The editor already knows that the attribution of the line is in dispute; the famous Aldine switched the line to Antigone, and so did major editions in the 19th century prior to Jebb’s (e.g. Boeckh, 1843; Campbell, 1871; Dindorf, 1873). The attribution of the line thus is open for consideration. If Ismene speaks the line, the line is spoken by a character whose transgressive sexual history literally has become attached to the text of the play. From this tainted character’s mouth is uttered an appeal to rectitude and honor: O dearest Haemon, how far your father goes in dishonoring you! Where’s the propriety, so a biased editor might reason, in Ismene with her unseemly past addressing as “dearest” the betrothed of the (sexually) faultless, idealized and sentimentalized heroine? Isn’t the endearment sullied if uttered by Ismene?

But if Antigone speaks the line, then, in Jebb’s words, “this solitary reference to her love heightens in a wonderful degree our sense of her unselfish devotion to a sacred duty.” The duty — the burial of her brother — is performed by a woman distinguished by, again in Jebb’s words, “intense tenderness, purity, and depth of domestic affection.” The word “purity” is curious here because the play itself touches only lightly on themes of purity of character. “Purity” seems instead to reflect the editor’s awareness of the contrast between the two sisters in their histories outside the play’s frame. To transfer the line to Antigone reinforces this contrast of sexual histories: the editorial decision removes troublesome Ismene in favor of allowing Antigone to speak from her heart in a burst of “pure” romantic love.

If Ismene speaks the line, it’s spoken by a character whose transgressive sexual history has become attached to the text of the play.

Now let’s survey, once more, the damage done.
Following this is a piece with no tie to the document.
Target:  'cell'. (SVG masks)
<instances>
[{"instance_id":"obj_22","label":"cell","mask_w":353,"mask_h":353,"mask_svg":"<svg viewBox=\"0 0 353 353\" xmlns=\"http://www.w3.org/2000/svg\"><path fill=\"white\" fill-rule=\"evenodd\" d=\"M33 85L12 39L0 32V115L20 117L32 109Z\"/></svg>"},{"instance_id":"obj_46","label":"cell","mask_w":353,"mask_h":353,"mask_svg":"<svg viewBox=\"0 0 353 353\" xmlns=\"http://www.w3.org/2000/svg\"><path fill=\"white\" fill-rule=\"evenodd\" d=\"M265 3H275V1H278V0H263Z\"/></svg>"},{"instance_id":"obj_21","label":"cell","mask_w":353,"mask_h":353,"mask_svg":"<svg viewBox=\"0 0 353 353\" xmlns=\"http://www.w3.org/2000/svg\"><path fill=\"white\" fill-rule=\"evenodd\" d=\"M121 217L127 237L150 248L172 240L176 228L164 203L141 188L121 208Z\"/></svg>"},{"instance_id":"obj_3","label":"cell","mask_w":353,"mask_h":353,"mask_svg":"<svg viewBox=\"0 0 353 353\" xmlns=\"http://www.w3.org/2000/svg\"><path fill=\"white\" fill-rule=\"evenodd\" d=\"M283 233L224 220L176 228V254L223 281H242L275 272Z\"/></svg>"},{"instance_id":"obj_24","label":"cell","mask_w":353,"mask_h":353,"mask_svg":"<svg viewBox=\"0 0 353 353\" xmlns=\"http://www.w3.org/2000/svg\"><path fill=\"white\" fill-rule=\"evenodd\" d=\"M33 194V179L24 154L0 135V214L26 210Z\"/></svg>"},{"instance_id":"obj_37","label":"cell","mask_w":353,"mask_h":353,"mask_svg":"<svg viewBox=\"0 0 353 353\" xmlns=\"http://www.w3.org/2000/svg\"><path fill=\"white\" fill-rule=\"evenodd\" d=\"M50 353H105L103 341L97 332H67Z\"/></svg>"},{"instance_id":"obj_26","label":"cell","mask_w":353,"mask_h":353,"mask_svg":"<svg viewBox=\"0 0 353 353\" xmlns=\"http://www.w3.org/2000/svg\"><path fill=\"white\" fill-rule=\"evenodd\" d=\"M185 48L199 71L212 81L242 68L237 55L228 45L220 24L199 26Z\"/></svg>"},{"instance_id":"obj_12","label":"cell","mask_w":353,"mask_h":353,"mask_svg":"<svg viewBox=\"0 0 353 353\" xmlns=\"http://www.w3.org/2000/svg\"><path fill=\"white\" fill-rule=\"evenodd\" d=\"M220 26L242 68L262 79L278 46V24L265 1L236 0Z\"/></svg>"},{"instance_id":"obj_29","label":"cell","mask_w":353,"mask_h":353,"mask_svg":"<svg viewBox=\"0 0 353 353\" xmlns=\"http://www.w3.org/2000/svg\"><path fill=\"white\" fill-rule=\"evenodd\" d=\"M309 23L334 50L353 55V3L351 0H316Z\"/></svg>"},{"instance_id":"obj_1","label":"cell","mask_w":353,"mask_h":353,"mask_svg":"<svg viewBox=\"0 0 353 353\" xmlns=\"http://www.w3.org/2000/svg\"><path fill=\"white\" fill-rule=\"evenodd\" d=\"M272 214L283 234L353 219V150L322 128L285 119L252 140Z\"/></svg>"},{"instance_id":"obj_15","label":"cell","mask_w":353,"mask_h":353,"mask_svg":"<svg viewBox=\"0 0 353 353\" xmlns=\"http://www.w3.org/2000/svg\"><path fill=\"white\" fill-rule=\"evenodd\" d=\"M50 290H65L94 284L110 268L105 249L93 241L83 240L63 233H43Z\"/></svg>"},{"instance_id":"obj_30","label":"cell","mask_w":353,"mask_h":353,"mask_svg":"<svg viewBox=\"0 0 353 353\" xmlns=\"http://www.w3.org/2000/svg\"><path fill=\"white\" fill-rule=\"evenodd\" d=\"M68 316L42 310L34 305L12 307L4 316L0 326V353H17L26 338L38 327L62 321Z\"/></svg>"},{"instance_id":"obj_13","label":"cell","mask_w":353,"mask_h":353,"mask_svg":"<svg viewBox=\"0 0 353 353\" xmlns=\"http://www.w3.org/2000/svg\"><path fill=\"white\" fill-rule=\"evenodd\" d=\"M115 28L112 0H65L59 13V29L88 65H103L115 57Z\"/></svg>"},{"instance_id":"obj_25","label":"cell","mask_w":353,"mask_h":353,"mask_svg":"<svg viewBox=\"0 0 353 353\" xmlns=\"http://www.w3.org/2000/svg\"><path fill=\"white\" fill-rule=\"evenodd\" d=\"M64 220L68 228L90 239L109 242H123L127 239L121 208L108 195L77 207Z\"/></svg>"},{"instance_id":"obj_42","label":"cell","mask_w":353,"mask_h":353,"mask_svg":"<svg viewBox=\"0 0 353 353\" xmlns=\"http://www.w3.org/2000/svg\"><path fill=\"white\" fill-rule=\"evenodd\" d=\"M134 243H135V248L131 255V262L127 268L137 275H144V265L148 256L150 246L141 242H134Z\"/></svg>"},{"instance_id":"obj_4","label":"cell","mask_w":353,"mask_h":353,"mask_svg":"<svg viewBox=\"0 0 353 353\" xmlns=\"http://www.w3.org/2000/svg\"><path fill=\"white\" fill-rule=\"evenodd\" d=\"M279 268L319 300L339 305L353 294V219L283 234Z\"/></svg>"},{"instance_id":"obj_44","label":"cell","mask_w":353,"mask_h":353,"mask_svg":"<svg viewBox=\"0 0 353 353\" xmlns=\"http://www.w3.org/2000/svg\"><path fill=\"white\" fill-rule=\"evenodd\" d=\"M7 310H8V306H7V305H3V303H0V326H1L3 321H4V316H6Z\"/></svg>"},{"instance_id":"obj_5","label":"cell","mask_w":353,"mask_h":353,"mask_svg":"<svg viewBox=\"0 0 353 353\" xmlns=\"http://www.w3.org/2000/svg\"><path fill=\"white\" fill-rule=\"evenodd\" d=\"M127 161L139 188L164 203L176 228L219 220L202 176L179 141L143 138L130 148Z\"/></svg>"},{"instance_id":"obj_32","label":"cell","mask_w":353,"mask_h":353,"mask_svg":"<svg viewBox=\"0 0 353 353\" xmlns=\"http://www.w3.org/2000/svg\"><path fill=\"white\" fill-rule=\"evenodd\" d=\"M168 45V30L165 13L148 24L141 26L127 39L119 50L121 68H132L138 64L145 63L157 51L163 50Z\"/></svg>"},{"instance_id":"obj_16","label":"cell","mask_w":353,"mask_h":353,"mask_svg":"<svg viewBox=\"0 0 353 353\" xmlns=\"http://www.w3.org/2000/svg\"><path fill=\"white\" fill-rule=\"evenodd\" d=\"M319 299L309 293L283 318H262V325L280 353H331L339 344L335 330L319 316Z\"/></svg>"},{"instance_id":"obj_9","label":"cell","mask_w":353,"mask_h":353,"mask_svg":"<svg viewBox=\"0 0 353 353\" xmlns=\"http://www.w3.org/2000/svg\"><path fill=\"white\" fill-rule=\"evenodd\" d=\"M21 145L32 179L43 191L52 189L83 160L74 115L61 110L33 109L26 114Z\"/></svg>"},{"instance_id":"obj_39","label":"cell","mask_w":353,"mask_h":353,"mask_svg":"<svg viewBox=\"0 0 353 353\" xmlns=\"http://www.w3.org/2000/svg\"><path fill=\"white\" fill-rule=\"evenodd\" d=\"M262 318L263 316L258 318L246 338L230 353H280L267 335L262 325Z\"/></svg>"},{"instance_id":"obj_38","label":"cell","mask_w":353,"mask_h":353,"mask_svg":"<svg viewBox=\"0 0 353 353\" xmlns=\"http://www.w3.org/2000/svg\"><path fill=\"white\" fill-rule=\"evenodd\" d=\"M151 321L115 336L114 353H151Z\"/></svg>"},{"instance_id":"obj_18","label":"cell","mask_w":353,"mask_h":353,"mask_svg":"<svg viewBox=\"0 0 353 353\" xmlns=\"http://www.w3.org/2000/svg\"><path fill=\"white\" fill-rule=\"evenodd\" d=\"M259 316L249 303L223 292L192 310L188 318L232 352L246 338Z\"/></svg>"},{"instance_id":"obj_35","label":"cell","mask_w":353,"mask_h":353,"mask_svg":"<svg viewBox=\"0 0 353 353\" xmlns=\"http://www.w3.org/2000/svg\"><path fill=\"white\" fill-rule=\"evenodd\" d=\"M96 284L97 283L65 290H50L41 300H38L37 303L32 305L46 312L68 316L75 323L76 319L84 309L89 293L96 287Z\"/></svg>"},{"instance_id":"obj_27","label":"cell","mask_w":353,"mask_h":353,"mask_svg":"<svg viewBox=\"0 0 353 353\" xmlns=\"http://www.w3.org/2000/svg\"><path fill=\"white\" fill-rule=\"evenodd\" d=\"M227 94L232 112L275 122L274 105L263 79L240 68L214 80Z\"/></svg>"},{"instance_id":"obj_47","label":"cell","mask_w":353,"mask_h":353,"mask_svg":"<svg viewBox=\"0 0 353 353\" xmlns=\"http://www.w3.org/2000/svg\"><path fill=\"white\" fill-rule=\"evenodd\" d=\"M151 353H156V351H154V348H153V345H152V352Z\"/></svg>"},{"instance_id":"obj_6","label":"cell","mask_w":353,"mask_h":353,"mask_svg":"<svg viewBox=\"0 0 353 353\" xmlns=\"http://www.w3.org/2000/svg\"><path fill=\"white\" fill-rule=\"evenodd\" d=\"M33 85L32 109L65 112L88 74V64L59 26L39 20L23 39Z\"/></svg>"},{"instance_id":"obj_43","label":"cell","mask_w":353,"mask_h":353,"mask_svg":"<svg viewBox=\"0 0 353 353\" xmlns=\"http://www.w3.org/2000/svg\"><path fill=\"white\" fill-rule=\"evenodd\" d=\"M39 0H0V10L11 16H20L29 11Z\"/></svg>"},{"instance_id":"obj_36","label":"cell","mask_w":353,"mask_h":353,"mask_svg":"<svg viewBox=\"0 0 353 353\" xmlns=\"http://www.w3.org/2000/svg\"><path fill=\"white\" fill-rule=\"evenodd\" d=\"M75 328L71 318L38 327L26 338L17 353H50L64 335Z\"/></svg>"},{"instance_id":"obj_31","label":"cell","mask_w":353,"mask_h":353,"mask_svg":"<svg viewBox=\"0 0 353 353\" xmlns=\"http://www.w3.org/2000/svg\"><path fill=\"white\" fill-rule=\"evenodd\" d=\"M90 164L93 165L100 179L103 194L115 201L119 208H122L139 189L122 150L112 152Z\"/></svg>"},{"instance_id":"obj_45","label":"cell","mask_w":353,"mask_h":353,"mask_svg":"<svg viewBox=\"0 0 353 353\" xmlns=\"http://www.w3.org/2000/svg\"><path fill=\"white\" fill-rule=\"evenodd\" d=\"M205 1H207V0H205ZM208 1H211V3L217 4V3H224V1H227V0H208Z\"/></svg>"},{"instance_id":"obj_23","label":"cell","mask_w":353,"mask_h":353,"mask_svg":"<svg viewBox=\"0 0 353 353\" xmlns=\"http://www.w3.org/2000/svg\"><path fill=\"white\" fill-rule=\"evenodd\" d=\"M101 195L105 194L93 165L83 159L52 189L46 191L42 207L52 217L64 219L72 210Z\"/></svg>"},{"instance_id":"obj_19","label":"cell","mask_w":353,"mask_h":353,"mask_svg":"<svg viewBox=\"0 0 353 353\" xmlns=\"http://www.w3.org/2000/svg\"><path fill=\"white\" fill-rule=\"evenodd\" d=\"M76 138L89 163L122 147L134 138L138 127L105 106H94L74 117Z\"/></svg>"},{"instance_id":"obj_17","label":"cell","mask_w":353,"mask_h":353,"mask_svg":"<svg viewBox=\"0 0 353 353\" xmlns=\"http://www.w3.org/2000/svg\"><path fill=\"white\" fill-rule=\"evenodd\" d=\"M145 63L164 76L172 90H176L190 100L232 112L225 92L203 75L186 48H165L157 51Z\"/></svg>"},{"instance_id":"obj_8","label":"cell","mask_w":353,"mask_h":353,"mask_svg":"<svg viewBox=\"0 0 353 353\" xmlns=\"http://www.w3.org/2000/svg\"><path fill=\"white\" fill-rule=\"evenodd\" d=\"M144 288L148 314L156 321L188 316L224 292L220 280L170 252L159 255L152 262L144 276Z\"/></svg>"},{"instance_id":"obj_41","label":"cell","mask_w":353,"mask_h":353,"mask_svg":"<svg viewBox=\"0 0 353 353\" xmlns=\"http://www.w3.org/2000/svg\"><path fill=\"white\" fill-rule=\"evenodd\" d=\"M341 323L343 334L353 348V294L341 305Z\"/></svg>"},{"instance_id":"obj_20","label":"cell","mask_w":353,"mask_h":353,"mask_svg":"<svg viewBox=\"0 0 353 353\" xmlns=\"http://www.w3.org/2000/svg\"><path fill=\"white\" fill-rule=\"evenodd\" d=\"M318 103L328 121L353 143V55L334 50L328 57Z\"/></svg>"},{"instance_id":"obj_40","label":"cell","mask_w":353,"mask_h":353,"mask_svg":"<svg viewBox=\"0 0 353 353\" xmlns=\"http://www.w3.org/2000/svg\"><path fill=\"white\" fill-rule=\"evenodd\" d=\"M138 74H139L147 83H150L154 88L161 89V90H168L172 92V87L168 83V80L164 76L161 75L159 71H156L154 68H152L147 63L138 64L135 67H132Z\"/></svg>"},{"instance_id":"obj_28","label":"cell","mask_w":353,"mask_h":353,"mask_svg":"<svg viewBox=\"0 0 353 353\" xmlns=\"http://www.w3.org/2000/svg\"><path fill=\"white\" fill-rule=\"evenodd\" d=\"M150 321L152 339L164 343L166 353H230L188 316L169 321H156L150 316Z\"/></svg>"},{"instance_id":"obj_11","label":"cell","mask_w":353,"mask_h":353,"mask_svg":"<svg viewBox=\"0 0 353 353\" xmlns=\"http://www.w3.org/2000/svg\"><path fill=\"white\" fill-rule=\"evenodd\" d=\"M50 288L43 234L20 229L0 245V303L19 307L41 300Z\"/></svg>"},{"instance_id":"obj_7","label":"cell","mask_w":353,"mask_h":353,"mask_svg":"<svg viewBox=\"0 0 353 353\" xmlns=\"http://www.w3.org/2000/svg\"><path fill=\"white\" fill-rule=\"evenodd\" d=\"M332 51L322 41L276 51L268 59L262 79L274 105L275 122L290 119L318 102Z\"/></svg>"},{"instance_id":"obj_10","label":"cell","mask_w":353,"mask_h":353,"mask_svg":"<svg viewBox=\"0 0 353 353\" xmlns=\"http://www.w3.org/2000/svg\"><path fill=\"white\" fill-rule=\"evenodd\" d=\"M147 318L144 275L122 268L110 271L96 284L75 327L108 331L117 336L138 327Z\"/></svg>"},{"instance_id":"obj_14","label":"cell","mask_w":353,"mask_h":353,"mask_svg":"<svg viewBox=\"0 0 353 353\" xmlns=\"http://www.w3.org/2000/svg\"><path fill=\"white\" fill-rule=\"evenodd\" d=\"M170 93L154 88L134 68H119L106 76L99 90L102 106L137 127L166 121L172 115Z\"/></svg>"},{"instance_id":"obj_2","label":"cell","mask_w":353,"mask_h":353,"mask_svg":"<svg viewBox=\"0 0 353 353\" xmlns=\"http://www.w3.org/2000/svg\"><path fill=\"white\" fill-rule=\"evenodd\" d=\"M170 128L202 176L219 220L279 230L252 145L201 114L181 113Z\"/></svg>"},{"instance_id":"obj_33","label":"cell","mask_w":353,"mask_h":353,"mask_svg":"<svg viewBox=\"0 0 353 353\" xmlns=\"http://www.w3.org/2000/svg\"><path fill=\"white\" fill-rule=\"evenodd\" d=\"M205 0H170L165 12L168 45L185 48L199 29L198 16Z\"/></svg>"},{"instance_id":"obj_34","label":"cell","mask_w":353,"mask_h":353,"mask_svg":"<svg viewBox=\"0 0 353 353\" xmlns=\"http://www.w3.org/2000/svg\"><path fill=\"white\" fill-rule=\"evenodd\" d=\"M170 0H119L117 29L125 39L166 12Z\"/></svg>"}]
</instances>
To some extent Ismene’s silencing has been mitigated by recent scholarship that defends the unanimity of the earliest manuscripts in assigning line 572 to Ismene, as well as by translations, such as Grene (1991) and Fagles (1982), that let Ismene voice the line. Still, beginning with the publication of the Aldine in 1502, the influence of the texts that silence her has been enormous, both for readers of Greek and readers in translation. Friedrich Hölderlin’s renowned translation into German (1804) follows the Aldine and silences Ismene. So does the the widely-read Harvard Classics translation of 1909, a version whose influence persists online. Ismene is silenced as well in H.D.F. Kitto’s 1962 Oxford World’s Classics translation; on Amazon, Kitto currently ranks #25 in ancient and classical drama. These are just a few of the line-572 disfiguring translations. As for Greek editions, the Oxford Kitto is itself based on the Greek text of another high-profile Oxford, the 1924 A.C. Pearson installment in the prestigious Oxford Classical Texts series. (It wasn’t until 1990 that Pearson was replaced by a new OCT Sophocles that gives the line back to its rightful owner.) Then there are all the aforementioned commentaries and their continuing influence, most notably Jebb’s, which, instead of receding into the past, has expanded its influence thanks to its stark online prominence at Perseus Digital Library.

And to paraphrase Mom, an early adopter of Perseus who synthesized her enthusiasm for homeschool rigor with a fondness for new technology, “Reading in translation is a sin that can be forgiven, but reading without a commentary is laziness of the worst kind.”